## [Your goal]
Every entry below must appear again, exactly as written.

Dataset excerpt:
======

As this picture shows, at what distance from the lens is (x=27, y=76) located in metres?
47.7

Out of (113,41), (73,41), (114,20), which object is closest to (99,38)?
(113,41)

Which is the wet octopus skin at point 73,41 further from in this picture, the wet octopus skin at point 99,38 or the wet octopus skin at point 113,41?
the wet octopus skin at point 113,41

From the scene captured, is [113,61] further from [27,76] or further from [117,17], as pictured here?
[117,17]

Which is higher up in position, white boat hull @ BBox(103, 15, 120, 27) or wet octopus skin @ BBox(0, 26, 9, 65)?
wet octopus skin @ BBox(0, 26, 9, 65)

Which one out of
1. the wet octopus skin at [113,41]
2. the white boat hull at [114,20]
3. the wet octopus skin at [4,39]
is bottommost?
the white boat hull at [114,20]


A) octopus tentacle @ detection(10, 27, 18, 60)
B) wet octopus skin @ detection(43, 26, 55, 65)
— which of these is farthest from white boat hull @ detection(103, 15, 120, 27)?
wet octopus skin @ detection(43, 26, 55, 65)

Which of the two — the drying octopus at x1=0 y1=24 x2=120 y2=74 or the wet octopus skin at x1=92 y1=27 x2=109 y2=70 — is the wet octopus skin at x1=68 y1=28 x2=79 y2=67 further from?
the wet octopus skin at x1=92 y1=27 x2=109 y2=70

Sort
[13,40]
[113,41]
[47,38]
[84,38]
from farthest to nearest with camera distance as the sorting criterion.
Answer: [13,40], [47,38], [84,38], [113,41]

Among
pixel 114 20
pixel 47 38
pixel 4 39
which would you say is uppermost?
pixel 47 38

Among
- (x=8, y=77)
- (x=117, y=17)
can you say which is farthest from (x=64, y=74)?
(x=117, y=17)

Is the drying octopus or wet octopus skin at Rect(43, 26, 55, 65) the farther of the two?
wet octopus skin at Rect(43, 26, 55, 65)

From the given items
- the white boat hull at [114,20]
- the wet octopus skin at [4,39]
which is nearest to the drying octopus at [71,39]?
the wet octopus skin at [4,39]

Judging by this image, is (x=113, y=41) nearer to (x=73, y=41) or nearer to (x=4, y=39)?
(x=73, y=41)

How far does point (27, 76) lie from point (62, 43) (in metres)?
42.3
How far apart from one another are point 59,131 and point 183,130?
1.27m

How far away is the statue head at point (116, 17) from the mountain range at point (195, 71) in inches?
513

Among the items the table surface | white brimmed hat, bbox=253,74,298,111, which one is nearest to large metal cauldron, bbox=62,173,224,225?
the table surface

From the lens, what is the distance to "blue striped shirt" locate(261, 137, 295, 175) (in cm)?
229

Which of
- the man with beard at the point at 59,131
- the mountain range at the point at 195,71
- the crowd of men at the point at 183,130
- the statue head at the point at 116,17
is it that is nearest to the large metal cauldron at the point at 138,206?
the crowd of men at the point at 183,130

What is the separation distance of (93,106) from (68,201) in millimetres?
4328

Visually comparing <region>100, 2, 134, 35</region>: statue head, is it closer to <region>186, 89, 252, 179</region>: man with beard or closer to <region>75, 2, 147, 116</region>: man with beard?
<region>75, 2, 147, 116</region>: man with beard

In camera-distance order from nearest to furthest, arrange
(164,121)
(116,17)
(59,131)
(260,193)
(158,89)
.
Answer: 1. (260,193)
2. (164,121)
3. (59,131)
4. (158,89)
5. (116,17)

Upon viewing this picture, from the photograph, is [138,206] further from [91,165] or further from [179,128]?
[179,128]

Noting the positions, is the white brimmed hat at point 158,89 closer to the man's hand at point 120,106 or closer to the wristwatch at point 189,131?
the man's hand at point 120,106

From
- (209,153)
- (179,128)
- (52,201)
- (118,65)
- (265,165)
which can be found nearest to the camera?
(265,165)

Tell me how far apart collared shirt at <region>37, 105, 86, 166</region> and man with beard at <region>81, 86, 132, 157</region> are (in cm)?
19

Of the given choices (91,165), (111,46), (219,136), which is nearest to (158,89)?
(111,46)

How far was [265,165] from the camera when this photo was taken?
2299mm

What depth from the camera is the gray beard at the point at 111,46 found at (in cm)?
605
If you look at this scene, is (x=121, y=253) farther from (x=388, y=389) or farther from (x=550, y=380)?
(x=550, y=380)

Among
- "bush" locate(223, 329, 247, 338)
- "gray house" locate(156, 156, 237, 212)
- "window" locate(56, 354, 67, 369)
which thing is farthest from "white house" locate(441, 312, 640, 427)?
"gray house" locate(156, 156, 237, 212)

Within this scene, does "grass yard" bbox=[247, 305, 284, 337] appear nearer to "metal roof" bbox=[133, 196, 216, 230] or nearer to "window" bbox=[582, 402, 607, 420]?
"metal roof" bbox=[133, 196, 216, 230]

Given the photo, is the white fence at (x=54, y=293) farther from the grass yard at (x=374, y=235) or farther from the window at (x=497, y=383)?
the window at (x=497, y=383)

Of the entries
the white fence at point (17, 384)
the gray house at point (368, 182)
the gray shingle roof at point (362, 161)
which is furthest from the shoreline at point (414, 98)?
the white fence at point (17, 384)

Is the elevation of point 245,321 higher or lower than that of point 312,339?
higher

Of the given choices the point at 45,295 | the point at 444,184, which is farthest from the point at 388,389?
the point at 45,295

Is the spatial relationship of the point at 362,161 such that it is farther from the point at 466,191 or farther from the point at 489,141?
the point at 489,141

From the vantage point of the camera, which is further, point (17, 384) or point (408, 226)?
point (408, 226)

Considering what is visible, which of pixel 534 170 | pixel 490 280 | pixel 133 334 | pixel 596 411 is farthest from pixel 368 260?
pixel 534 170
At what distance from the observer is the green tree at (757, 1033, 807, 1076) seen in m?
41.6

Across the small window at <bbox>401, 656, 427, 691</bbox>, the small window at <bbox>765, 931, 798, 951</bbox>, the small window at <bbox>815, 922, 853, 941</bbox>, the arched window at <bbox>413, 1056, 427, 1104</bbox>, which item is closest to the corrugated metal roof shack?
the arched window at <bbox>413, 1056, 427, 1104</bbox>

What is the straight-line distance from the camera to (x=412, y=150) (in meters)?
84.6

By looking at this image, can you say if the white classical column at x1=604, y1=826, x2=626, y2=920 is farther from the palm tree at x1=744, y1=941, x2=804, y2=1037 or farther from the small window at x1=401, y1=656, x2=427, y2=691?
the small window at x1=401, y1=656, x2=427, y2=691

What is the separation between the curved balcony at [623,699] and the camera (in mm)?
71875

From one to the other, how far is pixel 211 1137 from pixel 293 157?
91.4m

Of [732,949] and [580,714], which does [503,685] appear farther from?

======

## [Exercise solution]
As this picture shows, at what distance from the lens is (x=27, y=76) located in metres?
47.7

Out of (113,41), (73,41), (114,20), which object is closest to (99,38)?
(113,41)

Which is the wet octopus skin at point 73,41 further from in this picture, the wet octopus skin at point 99,38 or the wet octopus skin at point 113,41?
the wet octopus skin at point 113,41

From the scene captured, is [113,61] further from [27,76] or further from [117,17], as pictured here?
[117,17]

Which is higher up in position, white boat hull @ BBox(103, 15, 120, 27) or wet octopus skin @ BBox(0, 26, 9, 65)?
wet octopus skin @ BBox(0, 26, 9, 65)

Which one out of
1. the wet octopus skin at [113,41]
2. the white boat hull at [114,20]
3. the wet octopus skin at [4,39]
is bottommost?
the white boat hull at [114,20]


A) octopus tentacle @ detection(10, 27, 18, 60)
B) wet octopus skin @ detection(43, 26, 55, 65)
— which of these is farthest from white boat hull @ detection(103, 15, 120, 27)?
wet octopus skin @ detection(43, 26, 55, 65)

Which of the two — the drying octopus at x1=0 y1=24 x2=120 y2=74 or the wet octopus skin at x1=92 y1=27 x2=109 y2=70 — is the wet octopus skin at x1=68 y1=28 x2=79 y2=67 further from?
the wet octopus skin at x1=92 y1=27 x2=109 y2=70

Sort
[13,40]
[113,41]
[47,38]
[84,38]
from farthest to nearest with camera distance as the sorting criterion.
Answer: [13,40], [47,38], [84,38], [113,41]

Among
pixel 114 20
pixel 47 38
pixel 4 39
which would you say is uppermost?
pixel 47 38

Among
- (x=8, y=77)
- (x=117, y=17)
can you say which is farthest from (x=64, y=74)?
(x=117, y=17)

Is the drying octopus or wet octopus skin at Rect(43, 26, 55, 65) the farther of the two?
wet octopus skin at Rect(43, 26, 55, 65)

From the given items
- the white boat hull at [114,20]
- the wet octopus skin at [4,39]
which is nearest to the drying octopus at [71,39]?
the wet octopus skin at [4,39]

Judging by this image, is (x=113, y=41) nearer to (x=73, y=41) or nearer to (x=4, y=39)?
(x=73, y=41)

How far does point (27, 76) lie from point (62, 43) (in metres)?
42.3
How far apart from one another are point 59,131 and point 183,130?
1.27m

How far away is the statue head at point (116, 17) from the mountain range at point (195, 71) in inches?
513

Among the items the table surface | white brimmed hat, bbox=253,74,298,111, which one is nearest to large metal cauldron, bbox=62,173,224,225?
the table surface

From the lens, what is the distance to "blue striped shirt" locate(261, 137, 295, 175) (in cm)?
229

Which of
- the man with beard at the point at 59,131
- the mountain range at the point at 195,71
- the crowd of men at the point at 183,130
- the statue head at the point at 116,17
is it that is nearest to the large metal cauldron at the point at 138,206?
the crowd of men at the point at 183,130

What is the separation distance of (93,106) from (68,201) in millimetres?
4328

Visually comparing <region>100, 2, 134, 35</region>: statue head, is it closer to <region>186, 89, 252, 179</region>: man with beard or closer to <region>75, 2, 147, 116</region>: man with beard?
<region>75, 2, 147, 116</region>: man with beard

In camera-distance order from nearest to furthest, arrange
(164,121)
(116,17)
(59,131)
(260,193)
(158,89)
.
Answer: 1. (260,193)
2. (164,121)
3. (59,131)
4. (158,89)
5. (116,17)

Upon viewing this picture, from the photograph, is [138,206] further from [91,165] or further from [179,128]?
[179,128]

Noting the positions, is the white brimmed hat at point 158,89 closer to the man's hand at point 120,106 or closer to the wristwatch at point 189,131?
the man's hand at point 120,106

From
- (209,153)
- (179,128)
- (52,201)
- (118,65)
- (265,165)
which can be found nearest to the camera?
(265,165)

Tell me how far apart collared shirt at <region>37, 105, 86, 166</region> and man with beard at <region>81, 86, 132, 157</region> are (in cm)?
19

Of the given choices (91,165), (111,46), (219,136), which is nearest to (158,89)?
(111,46)

How far was [265,165] from the camera when this photo was taken?
2299mm

What depth from the camera is the gray beard at the point at 111,46 found at (in cm)?
605
If you look at this scene, is (x=121, y=253) farther from (x=388, y=389) or farther from (x=550, y=380)?
(x=550, y=380)

Among
- "bush" locate(223, 329, 247, 338)
- "gray house" locate(156, 156, 237, 212)
- "window" locate(56, 354, 67, 369)
which thing is farthest from "white house" locate(441, 312, 640, 427)?
"gray house" locate(156, 156, 237, 212)

Within this scene, does "grass yard" bbox=[247, 305, 284, 337] appear nearer to "metal roof" bbox=[133, 196, 216, 230] or nearer to "window" bbox=[582, 402, 607, 420]?
"metal roof" bbox=[133, 196, 216, 230]

Given the photo, is the white fence at (x=54, y=293) farther from the grass yard at (x=374, y=235) or farther from the window at (x=497, y=383)?
the window at (x=497, y=383)

Of the entries
the white fence at point (17, 384)
the gray house at point (368, 182)
the gray shingle roof at point (362, 161)
which is furthest from the shoreline at point (414, 98)?
the white fence at point (17, 384)

Is the elevation of point 245,321 higher or lower than that of point 312,339?
higher

Of the given choices the point at 45,295 | the point at 444,184, which is farthest from the point at 388,389?
the point at 45,295

Is the spatial relationship of the point at 362,161 such that it is farther from the point at 466,191 or farther from the point at 489,141?
the point at 489,141

From the vantage point of the camera, which is further, point (17, 384) or point (408, 226)?
point (408, 226)

Considering what is visible, which of pixel 534 170 | pixel 490 280 | pixel 133 334 | pixel 596 411 is farthest from pixel 368 260?
pixel 534 170
At what distance from the observer is the green tree at (757, 1033, 807, 1076) seen in m?
41.6

Across the small window at <bbox>401, 656, 427, 691</bbox>, the small window at <bbox>765, 931, 798, 951</bbox>, the small window at <bbox>815, 922, 853, 941</bbox>, the arched window at <bbox>413, 1056, 427, 1104</bbox>, which item is closest to the corrugated metal roof shack?
the arched window at <bbox>413, 1056, 427, 1104</bbox>

What is the straight-line distance from the camera to (x=412, y=150) (in meters)?
84.6

By looking at this image, can you say if the white classical column at x1=604, y1=826, x2=626, y2=920 is farther from the palm tree at x1=744, y1=941, x2=804, y2=1037 or farther from the small window at x1=401, y1=656, x2=427, y2=691?
the small window at x1=401, y1=656, x2=427, y2=691

What is the separation between the curved balcony at [623,699] and the camera (in mm)?
71875

From one to the other, how far is pixel 211 1137 from pixel 293 157?
91.4m

Of [732,949] and [580,714], which does [503,685] appear farther from?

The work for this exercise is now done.